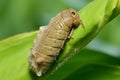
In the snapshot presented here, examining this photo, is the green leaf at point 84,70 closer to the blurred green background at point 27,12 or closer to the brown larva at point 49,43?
the brown larva at point 49,43

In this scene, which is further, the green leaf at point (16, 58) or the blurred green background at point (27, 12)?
the blurred green background at point (27, 12)

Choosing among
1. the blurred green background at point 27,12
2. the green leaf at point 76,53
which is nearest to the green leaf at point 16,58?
the green leaf at point 76,53

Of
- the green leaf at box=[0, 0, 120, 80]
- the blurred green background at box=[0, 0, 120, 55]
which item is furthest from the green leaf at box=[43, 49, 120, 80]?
the blurred green background at box=[0, 0, 120, 55]

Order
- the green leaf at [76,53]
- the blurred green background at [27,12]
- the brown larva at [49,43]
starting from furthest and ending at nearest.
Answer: the blurred green background at [27,12] < the brown larva at [49,43] < the green leaf at [76,53]

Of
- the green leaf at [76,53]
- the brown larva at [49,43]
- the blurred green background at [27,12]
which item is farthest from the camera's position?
the blurred green background at [27,12]

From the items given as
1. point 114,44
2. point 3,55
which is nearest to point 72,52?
point 3,55

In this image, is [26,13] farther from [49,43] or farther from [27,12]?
[49,43]

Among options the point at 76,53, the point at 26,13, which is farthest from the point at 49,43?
the point at 26,13

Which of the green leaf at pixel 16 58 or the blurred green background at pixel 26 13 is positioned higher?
the blurred green background at pixel 26 13
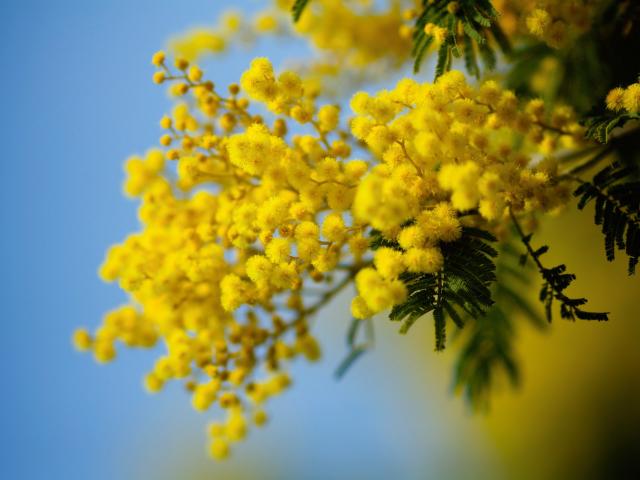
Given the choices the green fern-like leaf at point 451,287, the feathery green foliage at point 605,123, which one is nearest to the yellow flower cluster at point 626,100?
the feathery green foliage at point 605,123

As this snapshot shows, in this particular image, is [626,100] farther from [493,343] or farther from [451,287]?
[493,343]

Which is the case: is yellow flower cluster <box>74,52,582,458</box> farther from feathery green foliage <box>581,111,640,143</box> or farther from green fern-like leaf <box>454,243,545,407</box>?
green fern-like leaf <box>454,243,545,407</box>

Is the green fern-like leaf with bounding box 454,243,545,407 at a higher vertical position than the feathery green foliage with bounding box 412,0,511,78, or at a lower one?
lower

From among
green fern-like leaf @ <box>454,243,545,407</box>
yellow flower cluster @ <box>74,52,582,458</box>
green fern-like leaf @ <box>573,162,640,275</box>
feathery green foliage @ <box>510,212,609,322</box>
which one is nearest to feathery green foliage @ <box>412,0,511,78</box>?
yellow flower cluster @ <box>74,52,582,458</box>

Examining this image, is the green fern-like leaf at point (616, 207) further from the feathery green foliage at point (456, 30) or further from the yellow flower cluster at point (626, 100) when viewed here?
the feathery green foliage at point (456, 30)

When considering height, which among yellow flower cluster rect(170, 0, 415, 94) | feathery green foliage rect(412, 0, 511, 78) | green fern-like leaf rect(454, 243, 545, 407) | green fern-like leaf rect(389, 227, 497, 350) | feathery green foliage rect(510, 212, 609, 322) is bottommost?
feathery green foliage rect(510, 212, 609, 322)

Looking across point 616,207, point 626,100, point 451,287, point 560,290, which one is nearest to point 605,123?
point 626,100
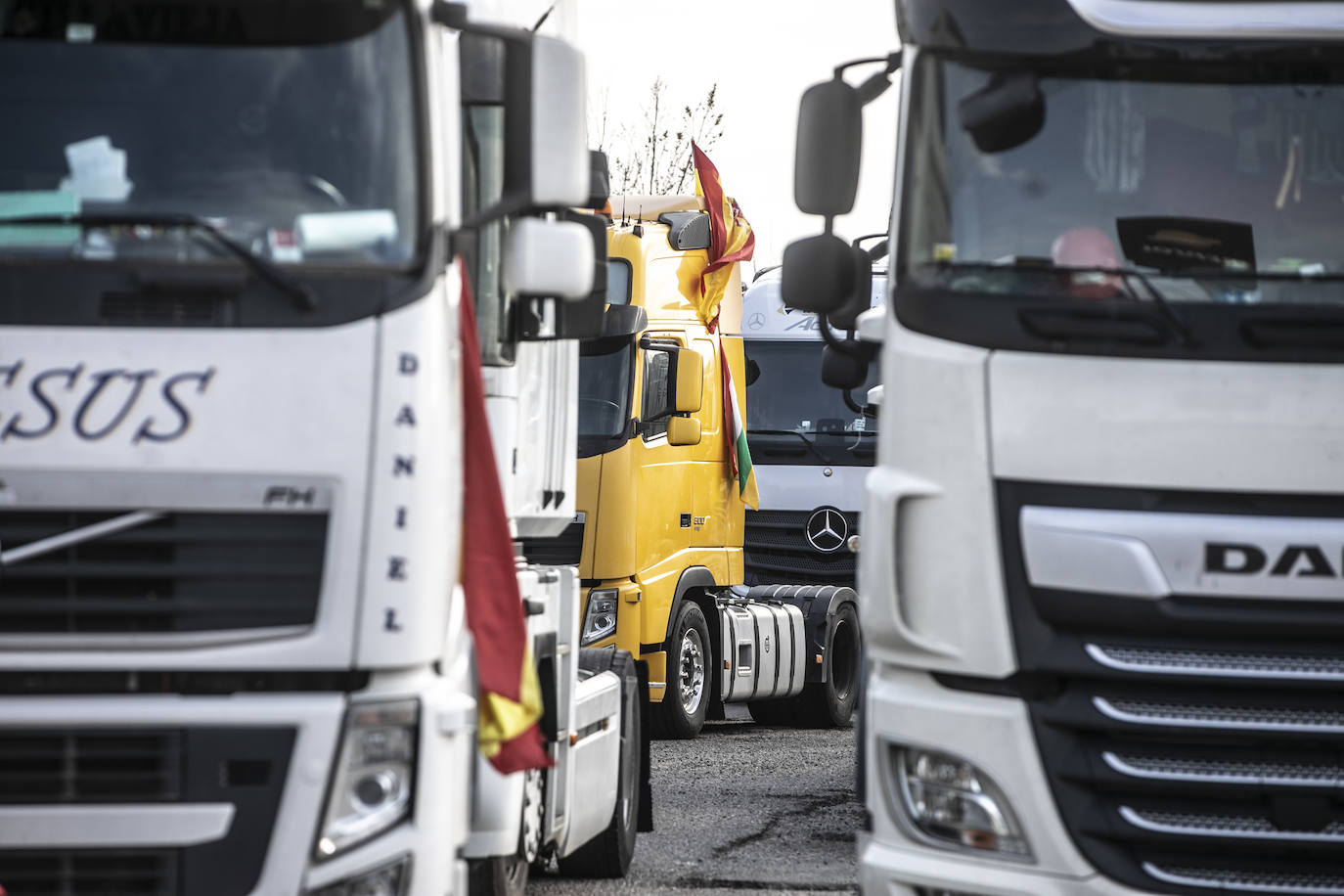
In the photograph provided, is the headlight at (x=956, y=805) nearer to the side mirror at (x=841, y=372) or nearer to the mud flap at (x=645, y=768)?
the side mirror at (x=841, y=372)

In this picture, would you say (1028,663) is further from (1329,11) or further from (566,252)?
(1329,11)

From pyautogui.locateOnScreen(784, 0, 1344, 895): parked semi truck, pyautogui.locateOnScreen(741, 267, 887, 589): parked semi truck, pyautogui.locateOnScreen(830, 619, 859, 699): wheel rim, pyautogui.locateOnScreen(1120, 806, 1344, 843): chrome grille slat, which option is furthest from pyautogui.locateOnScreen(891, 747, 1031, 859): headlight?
pyautogui.locateOnScreen(741, 267, 887, 589): parked semi truck

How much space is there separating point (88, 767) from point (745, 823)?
572 cm

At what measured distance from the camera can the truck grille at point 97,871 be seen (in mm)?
4402

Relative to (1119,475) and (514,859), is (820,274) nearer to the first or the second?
(1119,475)

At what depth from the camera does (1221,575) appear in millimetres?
4699

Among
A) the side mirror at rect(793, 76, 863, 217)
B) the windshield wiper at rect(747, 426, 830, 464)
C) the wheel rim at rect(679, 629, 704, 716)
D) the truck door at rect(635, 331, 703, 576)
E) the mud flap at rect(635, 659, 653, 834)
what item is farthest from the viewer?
the windshield wiper at rect(747, 426, 830, 464)

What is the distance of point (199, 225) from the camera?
459cm

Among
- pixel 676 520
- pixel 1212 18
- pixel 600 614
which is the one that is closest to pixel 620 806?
pixel 600 614

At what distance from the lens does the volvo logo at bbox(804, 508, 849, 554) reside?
16203 millimetres

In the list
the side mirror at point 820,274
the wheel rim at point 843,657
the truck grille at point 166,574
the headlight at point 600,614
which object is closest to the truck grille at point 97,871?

+ + + + +

> _TASK OBJECTIVE_
Can you copy the lines above word for word, beginning at the line that has "At what measured" and stopping after the last line?

> _REPLY TO THE EXERCISE_
At what measured distance from the camera can the truck grille at point 97,871 be seen (in mm)?
4402

Relative to (1119,475) and (514,859), is (820,274) nearer to the first or the second?
(1119,475)

At what depth from the camera does (1221,575) appear in millimetres?
4699

Among
A) the side mirror at rect(793, 76, 863, 217)
B) the windshield wiper at rect(747, 426, 830, 464)
C) the wheel rim at rect(679, 629, 704, 716)
D) the truck door at rect(635, 331, 703, 576)
E) the mud flap at rect(635, 659, 653, 834)
what item is farthest from the viewer?
the windshield wiper at rect(747, 426, 830, 464)

What is the distance of point (199, 225) from the camera?
459cm

Among
- pixel 676 520
- pixel 1212 18
- pixel 600 614
which is the one that is closest to pixel 620 806?
pixel 600 614

At what distance from the lens does the volvo logo at bbox(804, 508, 849, 554) reside?
16203 millimetres

In the list
the side mirror at point 820,274
the wheel rim at point 843,657
the truck grille at point 166,574
the headlight at point 600,614
which object is closest to the truck grille at point 97,871?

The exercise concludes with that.